Friday, February 27, 2015

The Midnight Lookout On Mulholland - Guest Post #3 (Carly Woodworth)

This week's guest post is by one of the funniest humans I know: Carly Woodworth.

We're very close. There are lots of pictures of us together.
In it, she discusses a topic I'm intimately familiar with: arguing with special man people.

Look at their stupid little faces.
What she doesn't know is that I ALSO have a story about Mulholland -- I'll keep it brief. My very first date was at the top of Mullholland. It was oh so romantic, the moonlight, the stars, the blah blah blah. Anyway, I wasn't told where we were going, so I wore heels -- which was a bit of trouble on the hike up. It was a real shit storm, however, on the way down, seeing as as soon as my special man person saw the cops, he fucking took off, screaming: "I'm not going to jail!" Apparently we were trespassing. So I stumbled after him, sliding down the hill like a damn mountain goat in roller skates... only to realize that they weren't cop lights after all. They were just menacing street lamps.

(I didn't.)
We dated for a year.

Now that your taste has been whetted, keep reading to hear more about this magical place.

---

The Midnight Lookout On Mulholland

On Saturday night after working a full day, I successfully sabotaged all fun to be had by pointing out that my boyfriend was being a dick (it should be noted he disagreed, and while who knows which one of us was right, we can all just agree it was me). Fighting always depresses me. While I’m usually talkative enough to carry a conversation with the bagger at the grocery store, when I fight with my man friend I shut up completely. And then I get mopey. I’m clearly a big ol’ bag of fun to be around.

When neither of us budged in our conviction that the other person was clearly being the dick, I threw myself on the bed and insisted that I needed to “get out of LA. Like the top of Runyon Canyon, but without the hiking/walking/exercising part. Because I’m lazy.” Oh, you thought tantrums with outrageous requests were just for toddlers? Think again! I truthfully wanted to go home and sit outside on my mom’s driveway and look at the stars and listen to depressing music like any other angsty teenager, but that was impossible, probably because I’m a fucking 22-year-old. Intent on being difficult and feeling entitled to my angsty moment under the stars, I curled up in Boyfriend’s bed and wondered why he hadn’t dumped me yet.

What to do |
1. Quote the guest post from "Friday, February 27, 2015" up to and including "special man people.".
2. In the listing, replace "camera" with "lens" in the lines from the one with "How far from" through the end of the listing, leaving all else unchanged, and give only those lines.
The guest post above and the listing that comes next are unrelated material.

[Image-linked spatial queries]
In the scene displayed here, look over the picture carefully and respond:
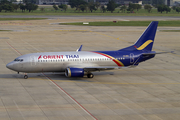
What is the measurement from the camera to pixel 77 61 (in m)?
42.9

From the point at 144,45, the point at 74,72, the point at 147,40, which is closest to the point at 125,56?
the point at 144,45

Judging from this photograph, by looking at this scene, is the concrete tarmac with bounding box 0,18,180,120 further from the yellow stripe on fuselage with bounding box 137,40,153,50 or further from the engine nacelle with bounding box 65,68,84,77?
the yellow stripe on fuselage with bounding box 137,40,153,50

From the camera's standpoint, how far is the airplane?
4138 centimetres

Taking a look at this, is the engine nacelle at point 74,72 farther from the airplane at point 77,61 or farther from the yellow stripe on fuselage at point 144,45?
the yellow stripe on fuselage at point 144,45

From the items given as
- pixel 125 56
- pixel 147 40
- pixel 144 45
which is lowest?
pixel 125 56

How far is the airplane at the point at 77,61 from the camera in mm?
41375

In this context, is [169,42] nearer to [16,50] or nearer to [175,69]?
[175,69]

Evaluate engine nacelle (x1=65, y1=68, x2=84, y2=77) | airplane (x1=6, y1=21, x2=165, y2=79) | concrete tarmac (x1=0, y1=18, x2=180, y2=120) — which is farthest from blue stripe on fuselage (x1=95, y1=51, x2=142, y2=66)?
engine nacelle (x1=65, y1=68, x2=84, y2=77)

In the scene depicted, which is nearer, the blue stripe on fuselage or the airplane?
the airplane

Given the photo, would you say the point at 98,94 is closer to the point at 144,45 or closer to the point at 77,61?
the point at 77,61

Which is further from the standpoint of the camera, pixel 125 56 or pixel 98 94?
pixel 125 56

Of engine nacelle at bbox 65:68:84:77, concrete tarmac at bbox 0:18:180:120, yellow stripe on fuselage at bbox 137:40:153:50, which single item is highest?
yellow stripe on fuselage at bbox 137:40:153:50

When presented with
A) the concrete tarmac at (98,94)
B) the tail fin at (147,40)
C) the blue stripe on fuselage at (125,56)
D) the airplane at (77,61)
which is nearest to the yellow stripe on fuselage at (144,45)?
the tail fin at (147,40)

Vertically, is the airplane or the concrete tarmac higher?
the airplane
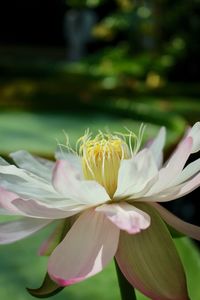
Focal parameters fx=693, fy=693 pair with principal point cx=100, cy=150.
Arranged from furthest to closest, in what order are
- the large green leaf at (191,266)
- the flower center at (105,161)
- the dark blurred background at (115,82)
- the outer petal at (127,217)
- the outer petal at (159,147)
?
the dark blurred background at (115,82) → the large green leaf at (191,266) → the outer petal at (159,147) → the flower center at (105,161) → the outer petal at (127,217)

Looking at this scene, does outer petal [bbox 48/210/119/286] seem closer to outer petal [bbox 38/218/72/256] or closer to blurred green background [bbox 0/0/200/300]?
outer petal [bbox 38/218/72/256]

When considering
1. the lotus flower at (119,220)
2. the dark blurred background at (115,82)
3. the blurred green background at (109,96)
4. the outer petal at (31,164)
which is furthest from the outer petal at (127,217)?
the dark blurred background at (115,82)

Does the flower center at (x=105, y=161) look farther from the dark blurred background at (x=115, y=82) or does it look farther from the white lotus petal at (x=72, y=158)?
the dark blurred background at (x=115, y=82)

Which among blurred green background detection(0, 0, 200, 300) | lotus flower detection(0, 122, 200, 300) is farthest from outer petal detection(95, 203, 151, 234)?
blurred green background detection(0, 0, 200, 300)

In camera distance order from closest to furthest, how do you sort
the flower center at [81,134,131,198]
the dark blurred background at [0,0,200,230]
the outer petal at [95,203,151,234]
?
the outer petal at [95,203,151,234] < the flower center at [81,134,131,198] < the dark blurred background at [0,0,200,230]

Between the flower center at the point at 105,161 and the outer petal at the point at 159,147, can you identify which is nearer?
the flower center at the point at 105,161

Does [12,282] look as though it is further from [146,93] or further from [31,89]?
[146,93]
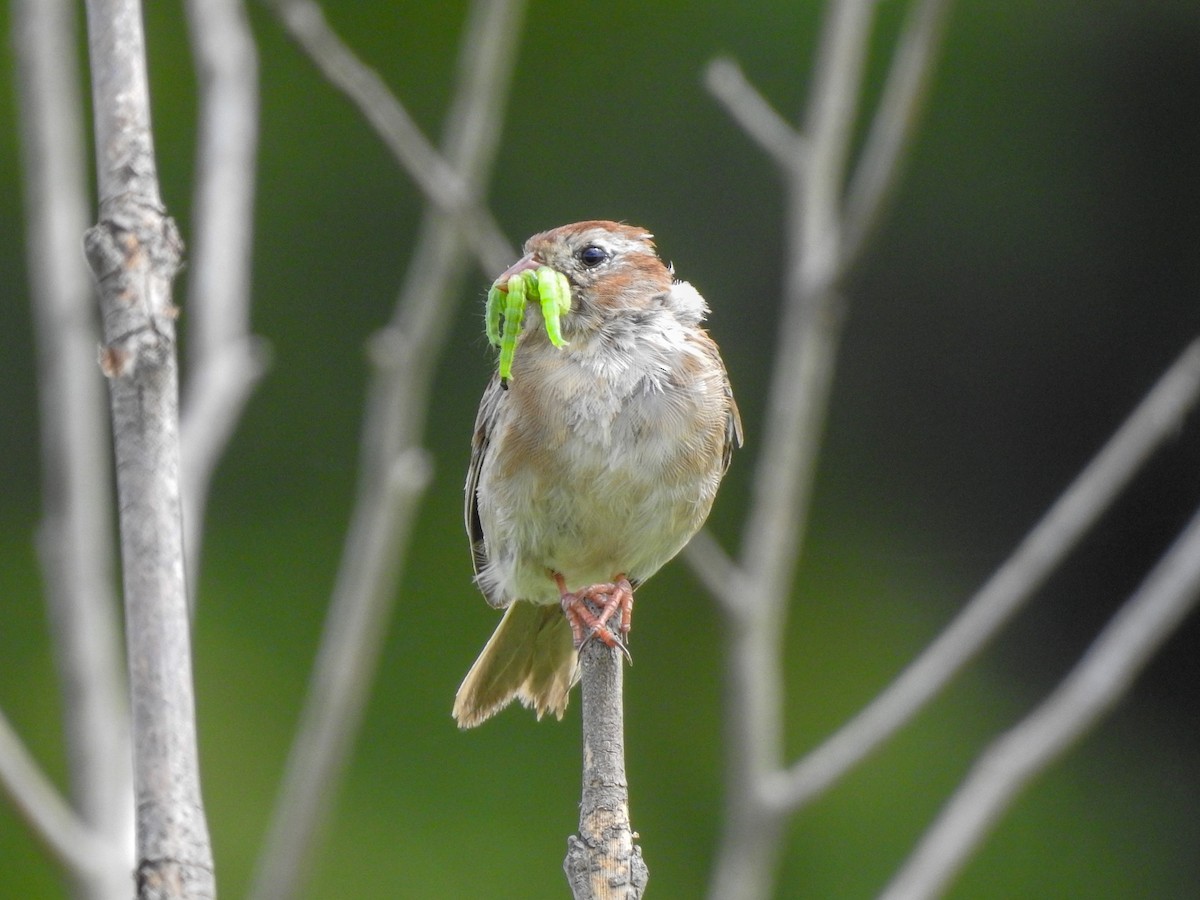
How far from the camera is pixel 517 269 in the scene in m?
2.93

Solutions |
1.
Friday, February 27, 2015

The Midnight Lookout On Mulholland - Guest Post #3 (Carly Woodworth)

This week's guest post is by one of the funniest humans I know: Carly Woodworth.

We're very close. There are lots of pictures of us together.
In it, she discusses a topic I'm intimately familiar with: arguing with special man people.

2.
How far from the lens is pixel 517 269 in the scene in m?
2.93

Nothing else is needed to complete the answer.